The pharmaceuticals division had CHF 44.61 billion in 2023 revenues, down 2 percent from CHF 45.55 billion in 2022 but up 6 percent at constant exchange rates. Excluding the COVID-19 medicine Ronapreve, sales rose by 9 percent.
Meanwhile, Roche Diagnostics had sales of CHF 14.10 billion in 2023, down 20 percent from CHF 17.73 billion in 2022 and 13 percent at constant exchange rates. The division's base business was up 7 percent at constant exchange rates, Roche said. COVID-19 testing sales were CHF 800 million compared to CHF 4.1 billion in 2022.
The base business growth was driven by immunodiagnostic products, including cardiac tests, clinical chemistry tests, and advanced staining, Roche said.
For the fourth quarter, diagnostics sales fell 5 percent to CHF 3.67 billion from CHF 3.88 billion in the same quarter in 2022. Total sales in the fourth quarter of 2023 were CHF 14.66 billion, down from CHF 16.24 billion in Q4 2022.
Within the diagnostics division, Molecular Lab revenues fell 36 percent to CHF 2.22 billion for full-year 2023 from CHF 3.45 billion in 2022 and made up 16 percent of diagnostics sales. Cervical cancer testing was up 23 percent, blood screening rose 13 percent, and the core virology business increased 6 percent, Sause noted.
Sause also mentioned the new LightCycler Pro, which launched in November 2023. The instrument will be a "very highly competitive entry in the real-time PCR marketplace," he said.
Core Lab revenues ticked down slightly to CHF 7.75 billion from CHF 7.78 billion in 2022 and contributing 55 percent to diagnostics sales. The segment saw a particularly strong performance in its cardiac testing business, Sause added. Both immunodiagnostics and clinical chemistry grew 10 percent year over year.

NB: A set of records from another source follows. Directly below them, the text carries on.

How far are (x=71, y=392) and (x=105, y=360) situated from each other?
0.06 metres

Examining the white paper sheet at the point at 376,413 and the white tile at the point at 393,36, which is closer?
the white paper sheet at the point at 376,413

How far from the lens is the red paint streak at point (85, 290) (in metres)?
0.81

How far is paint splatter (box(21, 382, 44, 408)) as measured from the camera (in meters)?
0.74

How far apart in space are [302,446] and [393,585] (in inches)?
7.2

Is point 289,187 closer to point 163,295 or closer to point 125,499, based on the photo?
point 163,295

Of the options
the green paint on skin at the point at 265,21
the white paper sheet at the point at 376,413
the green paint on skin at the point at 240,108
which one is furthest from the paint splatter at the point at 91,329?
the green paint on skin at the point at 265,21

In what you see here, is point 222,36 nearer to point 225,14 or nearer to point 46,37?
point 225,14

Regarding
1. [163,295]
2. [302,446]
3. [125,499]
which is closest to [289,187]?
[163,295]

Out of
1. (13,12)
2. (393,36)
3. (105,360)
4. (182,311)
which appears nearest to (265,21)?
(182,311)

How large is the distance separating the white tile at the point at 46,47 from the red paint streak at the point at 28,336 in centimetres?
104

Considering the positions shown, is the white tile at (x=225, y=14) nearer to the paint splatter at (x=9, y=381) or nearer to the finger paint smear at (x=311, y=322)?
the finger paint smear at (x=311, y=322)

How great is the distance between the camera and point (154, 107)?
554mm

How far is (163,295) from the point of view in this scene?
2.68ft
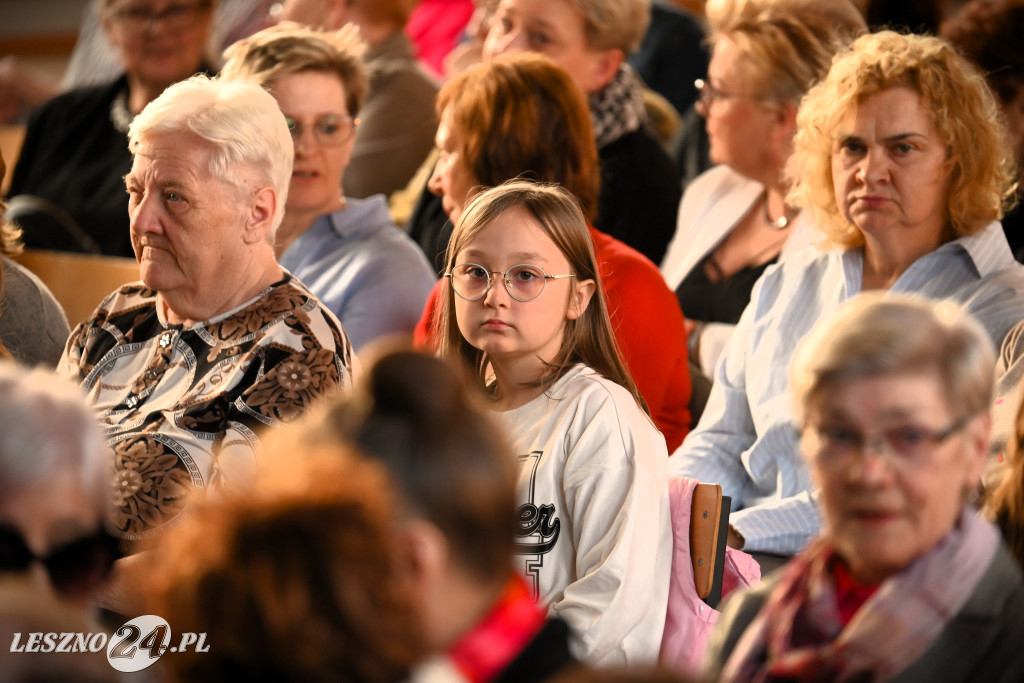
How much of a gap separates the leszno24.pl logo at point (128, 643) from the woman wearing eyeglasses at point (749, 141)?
1.67 meters

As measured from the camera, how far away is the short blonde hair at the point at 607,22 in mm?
3398

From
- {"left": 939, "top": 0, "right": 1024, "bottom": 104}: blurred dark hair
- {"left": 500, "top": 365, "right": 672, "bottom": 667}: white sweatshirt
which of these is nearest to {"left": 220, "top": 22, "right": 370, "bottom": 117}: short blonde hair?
{"left": 500, "top": 365, "right": 672, "bottom": 667}: white sweatshirt

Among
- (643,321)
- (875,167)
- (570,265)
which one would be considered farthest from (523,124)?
(875,167)

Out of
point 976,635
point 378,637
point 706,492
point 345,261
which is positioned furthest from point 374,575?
point 345,261

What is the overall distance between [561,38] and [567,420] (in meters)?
1.70

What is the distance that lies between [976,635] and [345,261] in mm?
2031

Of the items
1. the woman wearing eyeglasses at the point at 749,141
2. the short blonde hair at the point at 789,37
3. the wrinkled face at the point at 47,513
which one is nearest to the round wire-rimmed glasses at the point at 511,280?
the wrinkled face at the point at 47,513

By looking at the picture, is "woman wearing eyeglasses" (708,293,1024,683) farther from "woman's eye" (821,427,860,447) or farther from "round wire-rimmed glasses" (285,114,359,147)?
"round wire-rimmed glasses" (285,114,359,147)

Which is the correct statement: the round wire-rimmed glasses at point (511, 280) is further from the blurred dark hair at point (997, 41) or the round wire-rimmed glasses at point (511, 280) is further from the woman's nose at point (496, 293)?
the blurred dark hair at point (997, 41)

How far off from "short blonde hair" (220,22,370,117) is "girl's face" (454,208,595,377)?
3.66 feet

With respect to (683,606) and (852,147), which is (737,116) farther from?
(683,606)

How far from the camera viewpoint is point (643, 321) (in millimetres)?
2553

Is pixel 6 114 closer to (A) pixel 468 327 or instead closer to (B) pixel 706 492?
(A) pixel 468 327

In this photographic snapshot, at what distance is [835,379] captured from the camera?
125 centimetres
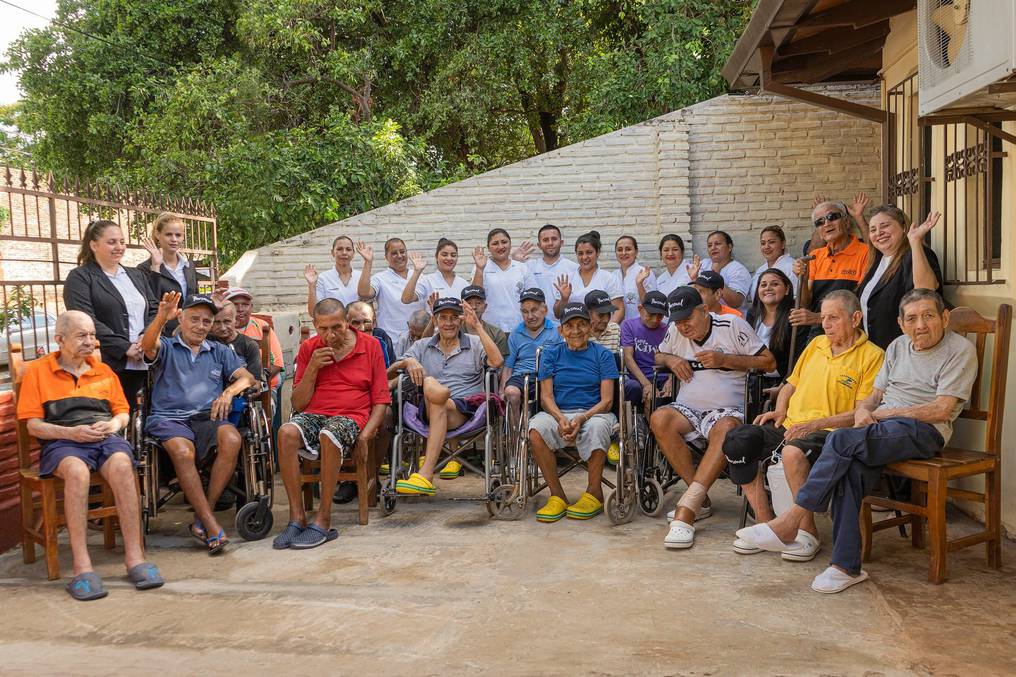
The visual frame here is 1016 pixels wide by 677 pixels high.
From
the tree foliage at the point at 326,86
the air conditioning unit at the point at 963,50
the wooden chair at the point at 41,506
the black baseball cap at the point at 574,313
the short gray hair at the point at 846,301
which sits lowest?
the wooden chair at the point at 41,506

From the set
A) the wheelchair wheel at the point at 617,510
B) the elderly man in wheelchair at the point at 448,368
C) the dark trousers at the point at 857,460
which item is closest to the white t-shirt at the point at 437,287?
the elderly man in wheelchair at the point at 448,368

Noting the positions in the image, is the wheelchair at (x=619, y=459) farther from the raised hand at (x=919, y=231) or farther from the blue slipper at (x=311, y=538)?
the raised hand at (x=919, y=231)

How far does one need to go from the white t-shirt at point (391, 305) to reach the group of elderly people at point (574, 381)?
51 centimetres

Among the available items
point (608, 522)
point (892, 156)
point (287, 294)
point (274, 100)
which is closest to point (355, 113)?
point (274, 100)

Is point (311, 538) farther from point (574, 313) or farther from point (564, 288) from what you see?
point (564, 288)

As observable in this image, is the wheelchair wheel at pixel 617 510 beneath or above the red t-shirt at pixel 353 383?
beneath

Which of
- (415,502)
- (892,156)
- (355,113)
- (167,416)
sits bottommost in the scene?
(415,502)

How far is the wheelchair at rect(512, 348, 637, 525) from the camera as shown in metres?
5.09

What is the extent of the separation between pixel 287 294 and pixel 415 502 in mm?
4342

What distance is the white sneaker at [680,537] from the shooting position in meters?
4.63

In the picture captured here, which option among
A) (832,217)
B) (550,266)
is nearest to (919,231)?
(832,217)

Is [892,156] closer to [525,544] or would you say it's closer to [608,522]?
[608,522]

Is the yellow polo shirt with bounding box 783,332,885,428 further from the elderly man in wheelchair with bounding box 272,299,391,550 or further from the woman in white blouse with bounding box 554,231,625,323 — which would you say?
the woman in white blouse with bounding box 554,231,625,323

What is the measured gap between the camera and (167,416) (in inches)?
199
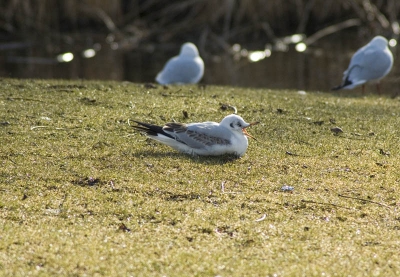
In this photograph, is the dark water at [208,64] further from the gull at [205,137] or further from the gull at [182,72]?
the gull at [205,137]

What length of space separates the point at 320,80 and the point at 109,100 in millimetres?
6307

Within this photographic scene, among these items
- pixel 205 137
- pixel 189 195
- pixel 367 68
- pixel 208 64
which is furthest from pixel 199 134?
pixel 208 64

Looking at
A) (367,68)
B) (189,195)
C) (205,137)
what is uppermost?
(367,68)

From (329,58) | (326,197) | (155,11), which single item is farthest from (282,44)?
(326,197)

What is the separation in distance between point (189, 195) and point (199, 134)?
96cm

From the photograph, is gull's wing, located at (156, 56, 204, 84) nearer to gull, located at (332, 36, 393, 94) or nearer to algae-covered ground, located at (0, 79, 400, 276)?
gull, located at (332, 36, 393, 94)

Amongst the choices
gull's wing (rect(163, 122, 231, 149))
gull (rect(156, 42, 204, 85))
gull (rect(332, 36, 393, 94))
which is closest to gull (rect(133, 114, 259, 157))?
gull's wing (rect(163, 122, 231, 149))

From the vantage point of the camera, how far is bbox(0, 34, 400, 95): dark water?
1292 cm

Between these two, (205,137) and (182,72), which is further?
(182,72)

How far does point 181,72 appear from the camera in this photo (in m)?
10.6

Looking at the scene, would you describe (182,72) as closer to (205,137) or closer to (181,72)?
(181,72)

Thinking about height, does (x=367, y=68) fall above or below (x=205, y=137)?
above

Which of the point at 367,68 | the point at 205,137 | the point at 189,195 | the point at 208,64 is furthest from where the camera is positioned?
the point at 208,64

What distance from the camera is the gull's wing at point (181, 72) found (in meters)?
10.6
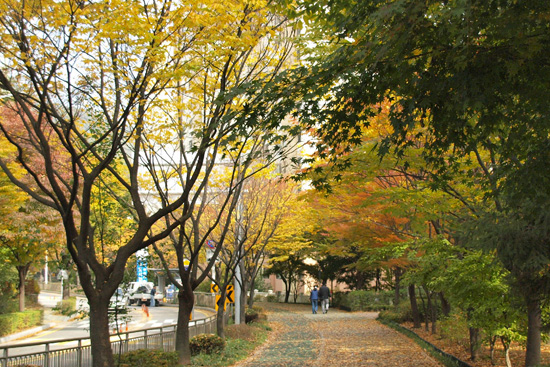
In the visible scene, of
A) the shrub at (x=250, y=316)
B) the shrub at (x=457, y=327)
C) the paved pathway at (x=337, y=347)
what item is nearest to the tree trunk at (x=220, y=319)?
the paved pathway at (x=337, y=347)

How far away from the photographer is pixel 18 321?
2825 cm

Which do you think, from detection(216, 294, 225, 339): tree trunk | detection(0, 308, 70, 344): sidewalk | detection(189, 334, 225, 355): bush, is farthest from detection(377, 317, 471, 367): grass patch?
detection(0, 308, 70, 344): sidewalk

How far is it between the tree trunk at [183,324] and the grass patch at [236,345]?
82cm

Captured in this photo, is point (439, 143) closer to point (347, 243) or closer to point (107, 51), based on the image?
point (107, 51)

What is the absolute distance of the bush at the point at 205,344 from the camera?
56.7 ft

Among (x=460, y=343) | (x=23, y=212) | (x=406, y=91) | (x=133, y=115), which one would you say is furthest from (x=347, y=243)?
(x=406, y=91)

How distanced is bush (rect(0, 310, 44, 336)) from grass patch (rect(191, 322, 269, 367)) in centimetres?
1135

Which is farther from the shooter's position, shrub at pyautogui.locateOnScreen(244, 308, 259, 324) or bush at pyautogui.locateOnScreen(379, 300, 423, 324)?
shrub at pyautogui.locateOnScreen(244, 308, 259, 324)

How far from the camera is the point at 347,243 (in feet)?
85.7

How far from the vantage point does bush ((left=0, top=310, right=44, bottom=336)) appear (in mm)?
26406

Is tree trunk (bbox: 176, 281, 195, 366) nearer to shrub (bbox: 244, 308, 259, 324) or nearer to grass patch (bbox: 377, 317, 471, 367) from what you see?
grass patch (bbox: 377, 317, 471, 367)

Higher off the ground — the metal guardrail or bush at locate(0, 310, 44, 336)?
the metal guardrail

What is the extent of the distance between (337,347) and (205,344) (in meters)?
4.89

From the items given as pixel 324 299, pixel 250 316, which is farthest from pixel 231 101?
pixel 324 299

Point of Care revenues saw a large decline in 2023, dropping 62 percent to CHF 1.38 billion from CHF 3.59 billion in the previous year and contributing 10 percent to diagnostics division sales. Point-of-care immunodiagnostics declined 75 percent, while point-of-care molecular sales declined 42 percent. Excluding COVID-19, the division was up 4 percent driven by a strong respiratory season in the Northern hemisphere, Sause noted.
Diabetes Care sales fell 14 percent in 2023 to CHF 1.37 billion from CHF 1.60 billion in 2022, contributing nearly 10 percent to diagnostics sales, and Pathology Lab revenues grew 5 percent to CHF 1.39 billion in 2023 from 1.32 billion in 2022 and contributed 10 percent to diagnostics sales. The diabetes decline was driven by the market evolution from traditional to continuous glucose monitoring, Sause said, but Roche plans to launch its own continuous glucose monitoring solution in 2024 and expects "to change this trajectory in the future."
Sause said the firm expects mid- to high-single digit growth for diagnostics in 2024.
Roche CFO Alan Hippe also noted that its Foundation Medicine subsidiary has moved from the pharmaceutical division to the diagnostics division, effective Jan. 1. The move will not change the independence of Foundation and will have no impact on the sales, net income, EPS, or operating profit of the group as a whole, he added.
Roche's 2023 net income was CHF 12.36 billion, with core EPS of CHF 18.57 per share, compared to CHF 13.53 billion, with core EPS of CHF 20.30 per share, in 2022.
Schinecker said in a statement that the firm exceeded its guidance for 2023 and noted that the "significant appreciation of the Swiss franc versus most currencies strongly impacted results when reported in Swiss francs."
As of Dec. 31, Roche had CHF 5.38 billion in cash and cash equivalents.
For 2024, the company expects sales to grow in the mid-single digit range at constant exchange rates. Core earnings per share are expected to develop broadly in line with sales growth at constant exchange rates, excluding the impact from resolution of tax disputes in 2023. Schinecker noted that the firm believes the first quarter of 2024 will be the last time there will be a major impact from COVID-19.